Pietro Di Meglio: Man, i'd love to be a pilot
Rafa Petterson: Why don't you just turn the engines around? That'd be cooler ;)
otosflashymoon: I just wish you would use a lapel mic.
scoobydoobytoob: Thank you for the informative videos Cap'n Joe! I do have a question regarding tri-jet designed airliners, which I understand that fuel costs and larger engine reliability today helps to negate my inquiry?! Why do manufacturers not have a mid-size tail engine built into all dual engine airliner and have dual mid-size tail engines built into every four engine Jumbo Jet or A380 airliners and above, only for emergency uses like when both dual engine planes fail on/after takeoff to keep enough air speed until being able to safely land? Or, having the dual mid-size engines below the tail also assisting takeoff and, in the unlikely event of all four engines failing in inclement weather in flight over the Ocean, in order to aid the plane to get to a safe landing on land? Is this an unnecessary idea or would this help in emergencies?? Also, another specific reason I ask why we do not have a stacked engine design in airliners is, when my wife and I flew into La Guardia last year, we were seated in the rear of the plane and due to high wind speeds, cross winds and up/down forces that day the tail was all over the place and we were terribly frightened! Would a smaller tail jet engine help to control the descent at 3 points of propulsion or are just two or four engines on the wings enough??

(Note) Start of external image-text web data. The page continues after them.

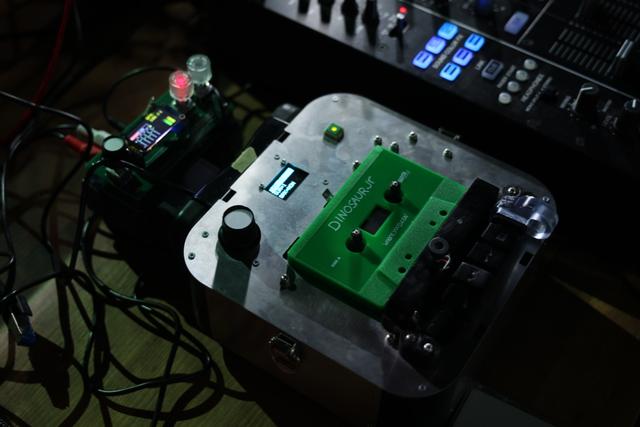 カセットテープ」でDJする人の集まりに行ってみた | ギズモード カセットテープ」でDJする人の集まりに行ってみた | ギズモード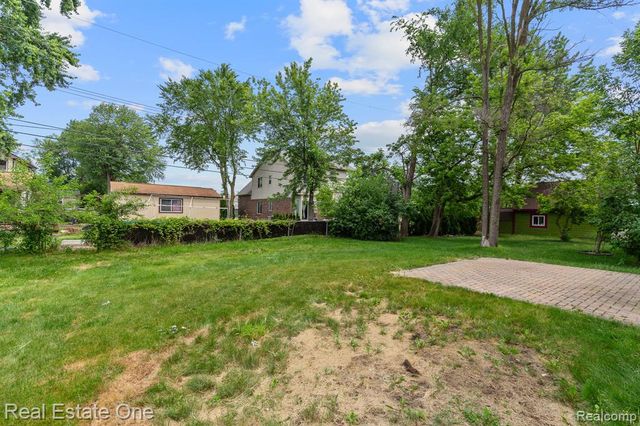 68 Biltmore Drive, Troy, MI 48084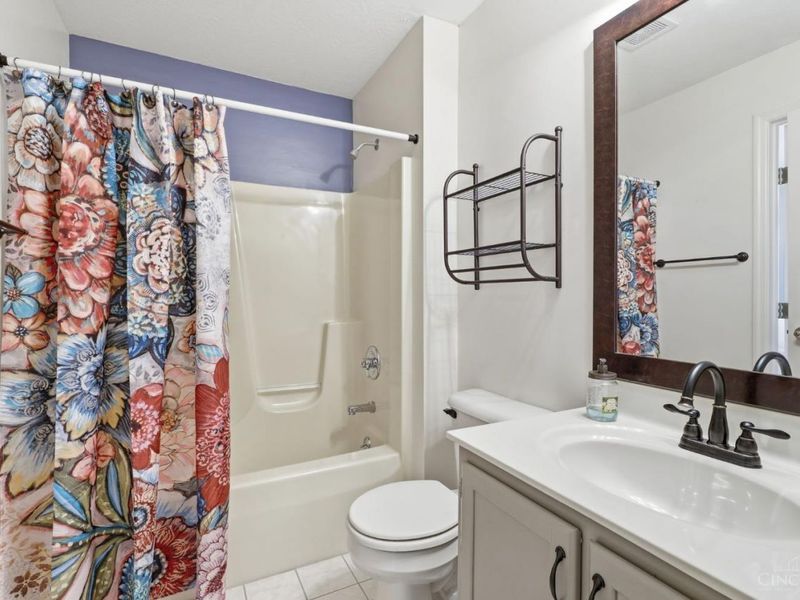 3302 Emerald Lakes Drive, Unit 6, Green Township, OH 45211 Photo 28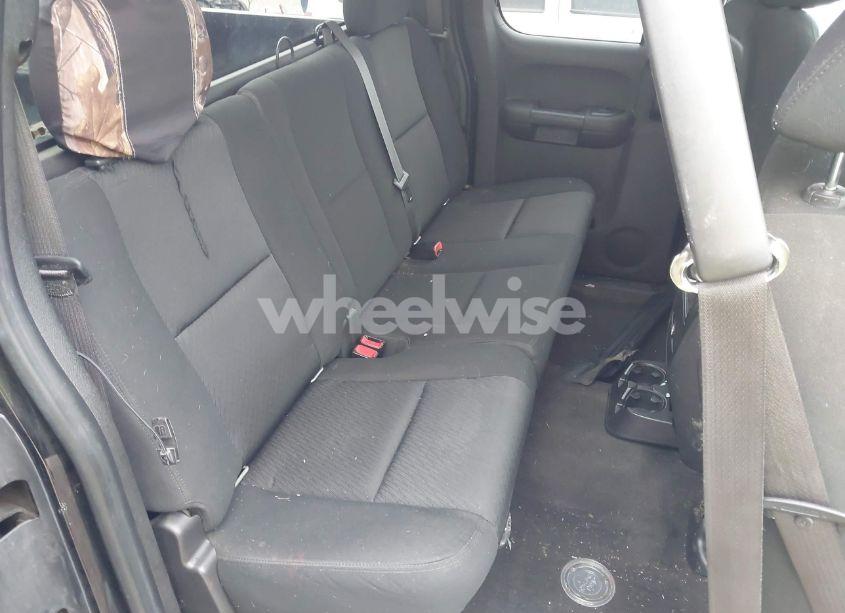 Photo 8 of 2010 Chevrolet Silverado 1500 LT (VIN 1GCSCSEA9AZ138761)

daffidavit: Dear Captain Joe: I remember many many years ago, probably on a DC-9, the Captain would use reverse thrust to go backwards from the boarding gate at Melbourne Fl. Airport. I'm talking about the early 1970's when I was a student at FIT. I was also a certified private pilot at the young age of 17, so I probably knew what I remembered. So If my memory serves me correctly, you are right, the "Eastern Airline" DC-9's would push back using reverse thrust from the gate without the help of a "tug" for push back.. I know it happened because I know I experienced it. I just can't confirm with certainty which airline did it. I would bet it was Eastern Airlines at the time because that was one of the two airlines going from Kewr to Kmlb at the time. DPA
injahnet: How about a turbo prop reverse?
Raidzor つ ◕_◕ つ: Joe, or anyone else that know to answer these 3 questions:
1)Can reverse doors be opened without applying any braking power?

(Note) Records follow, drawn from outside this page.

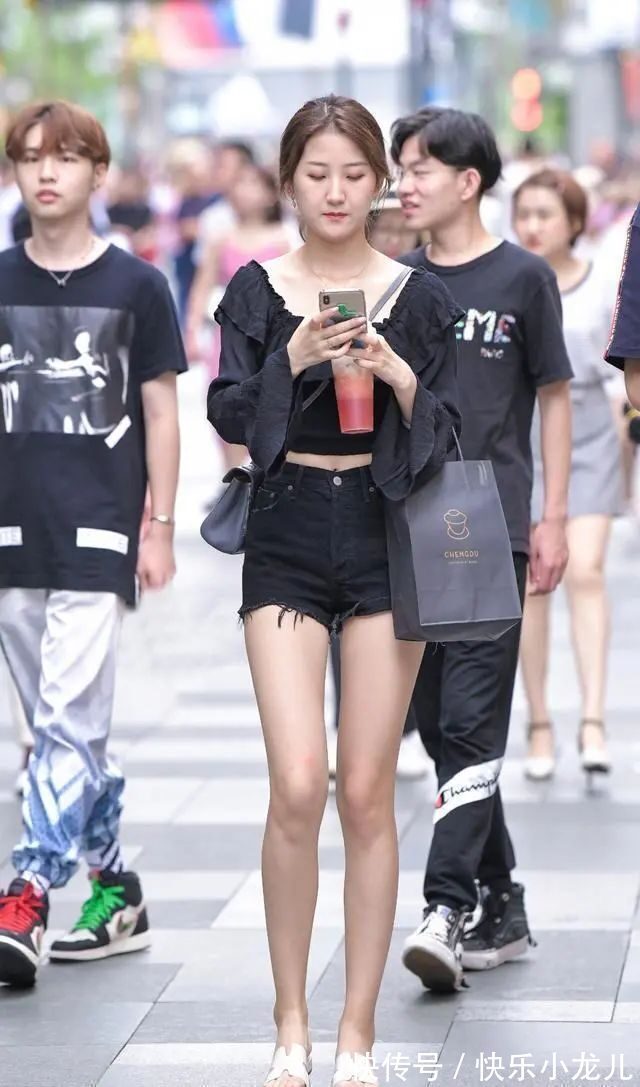 百搭 黑色低胸上衣搭配超短裤,简单百搭,活泼可爱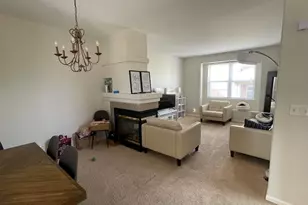 1040 N Claremont Dr, Palatine, IL 60074 - Photo 5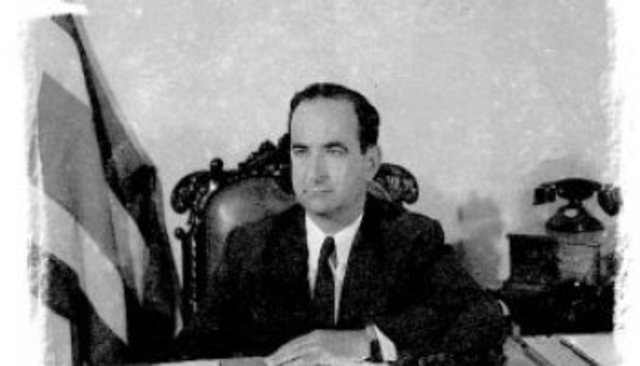 Teodoro Picado & Father Benjamin Nunez signs pacts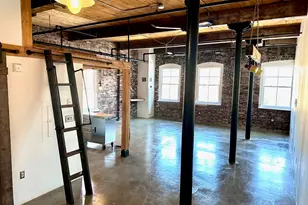 172 Middle St, Lowell, MA 01852 - Photo 1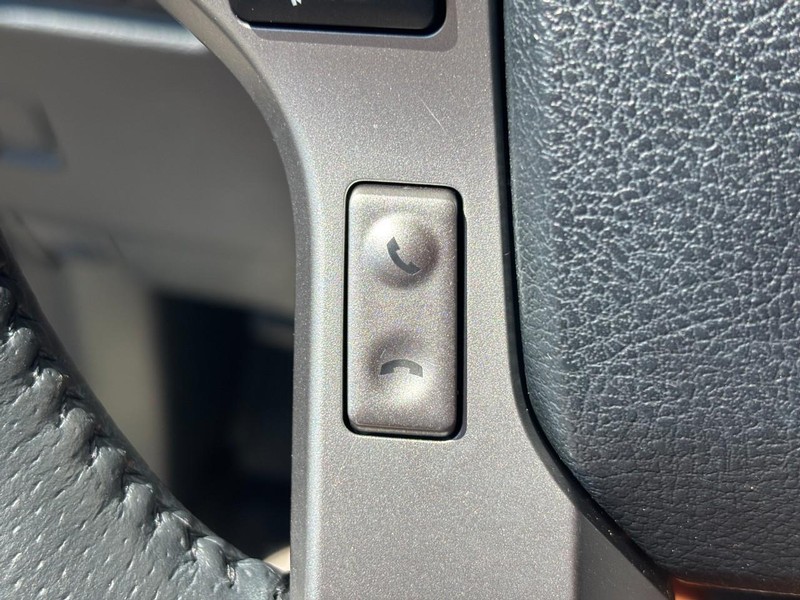 Toyota 4Runner Vehicle Image 17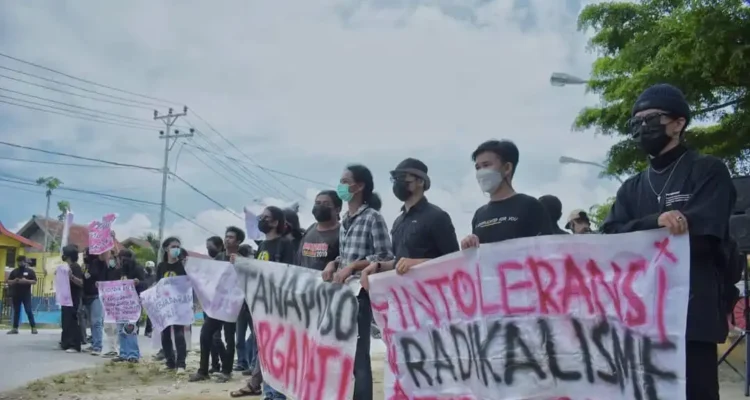 Aliansi Pemuda Demo Desak Ketua KPU Makassar Mundur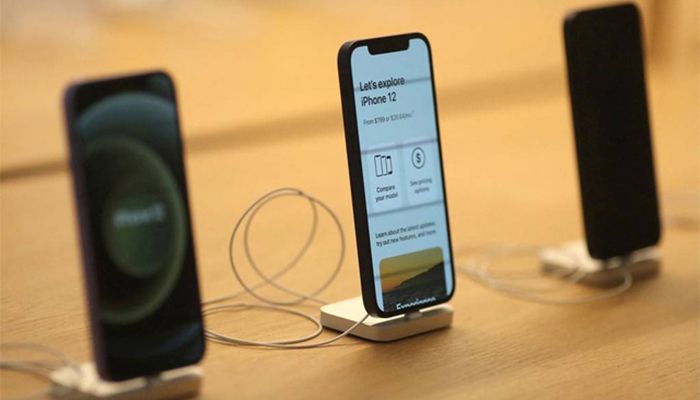 EU Agrees on Single Mobile Charging Port in Blow to Apple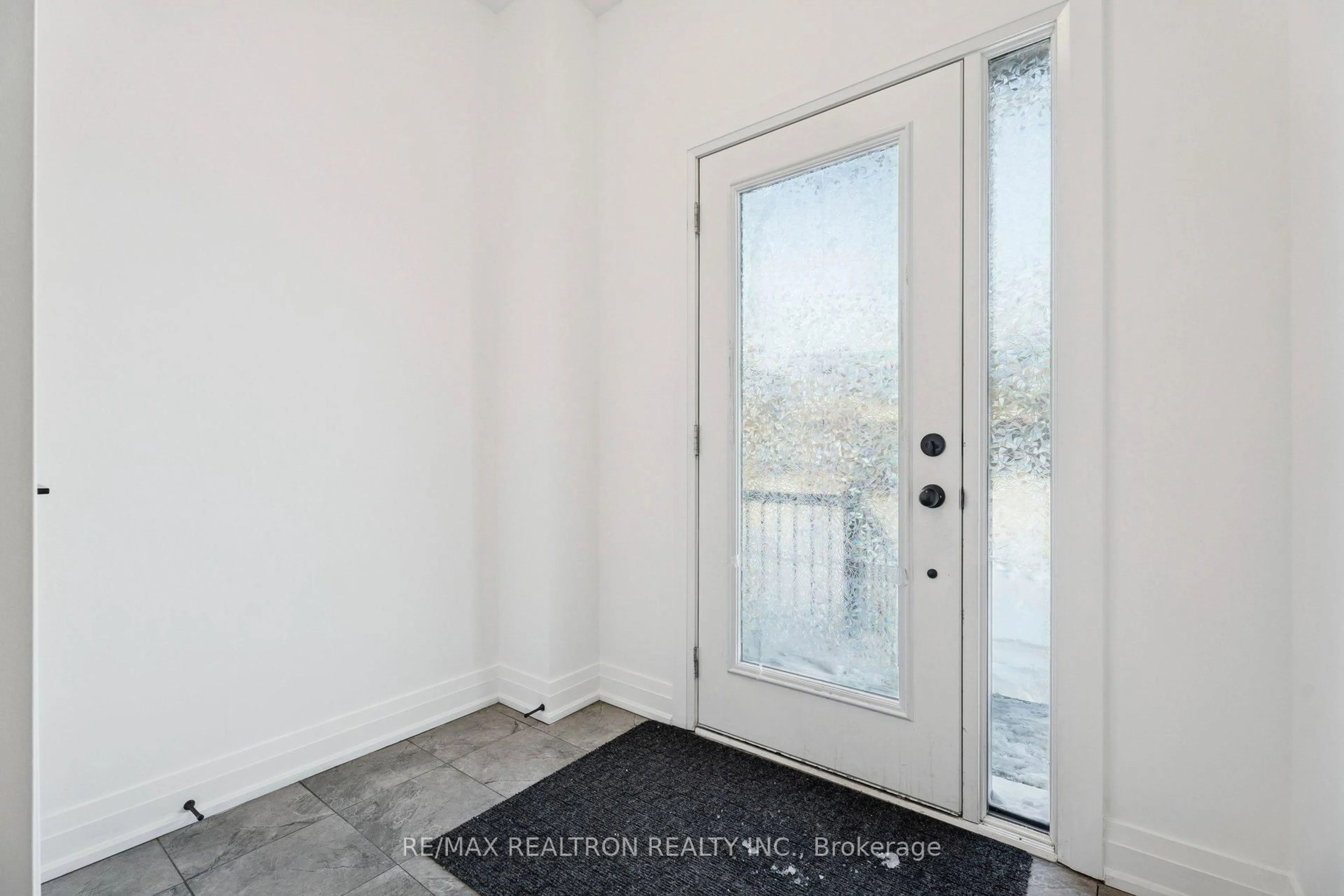 Indoor entryway for 5 Haven Lane, Barrie Ontario L9J 0M4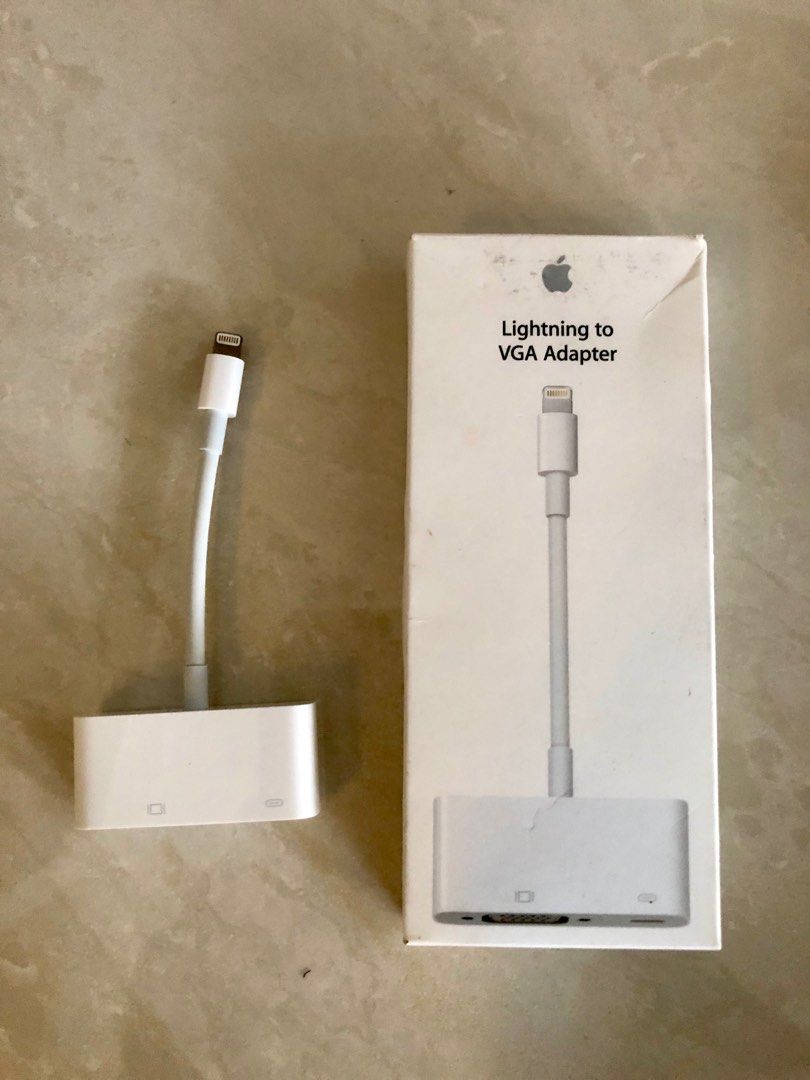 (Original) Apple Lightning to VGA Adapter62853056058114110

2) Is idle reverse actually using idle power or it still applies some thrust?
3) Can the reverse thrust be applied right before touchdown? Let's say under 10 feet?
Rajeev Prv: Hi joe, I have a question. When one of the engines of a 2 engine plane shuts off, will one of the wings not overshoot because the other wing is not having the thrust. How is this managed?

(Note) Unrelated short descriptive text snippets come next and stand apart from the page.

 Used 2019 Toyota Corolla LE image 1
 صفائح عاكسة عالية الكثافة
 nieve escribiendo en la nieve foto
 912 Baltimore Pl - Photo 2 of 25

Andrew Hills: I wanna be an air traffic controller. Out of curiosity, ab how much of the flight time as a pilot is spent communicating with an atc
TJ Devereaux: Thanks Joe, I've always wondered exactly how it worked. I've flown hundreds of times but never knew! Thanks again, happy trails 🛬🛫✈️✈️✈️✈️✈️
HiGaming - Roblox and More: after hitting the runway 0:09
tbpom1003: Have you gone backward with reverse thrust?? haha Thanks for the awesome explanation!!
Neel Banerjee: Can reverse thrusters be used to reverse the plane on the tarmac instead of the push back truck?
nirmal kumar: Hello Captain Joe, I recently traveled to India in 737 before taxing I heard some wearied noise, later I noticed the same noise before taxing i.e., exactly after the doors are closed. Could you please explain me what it might be. Thank you
Peter Morgan: For anyone who's interested, this is a brilliant example of reverse thrust in action. Thanks for the video Captain Joe!
Alex Derus: What about when a plane does a reverse thrust move known as a "power back?"
AeroWilly 974: hi
thanks for this video Captain !
+1 subcriber and like 😉
good flights 😀✈
Rare Form: frust
Aslanbek Aslanbayev: My report would say:
I used full reverse thrust to piss off these pompous kniggets who think airplanes are evil because they make noise.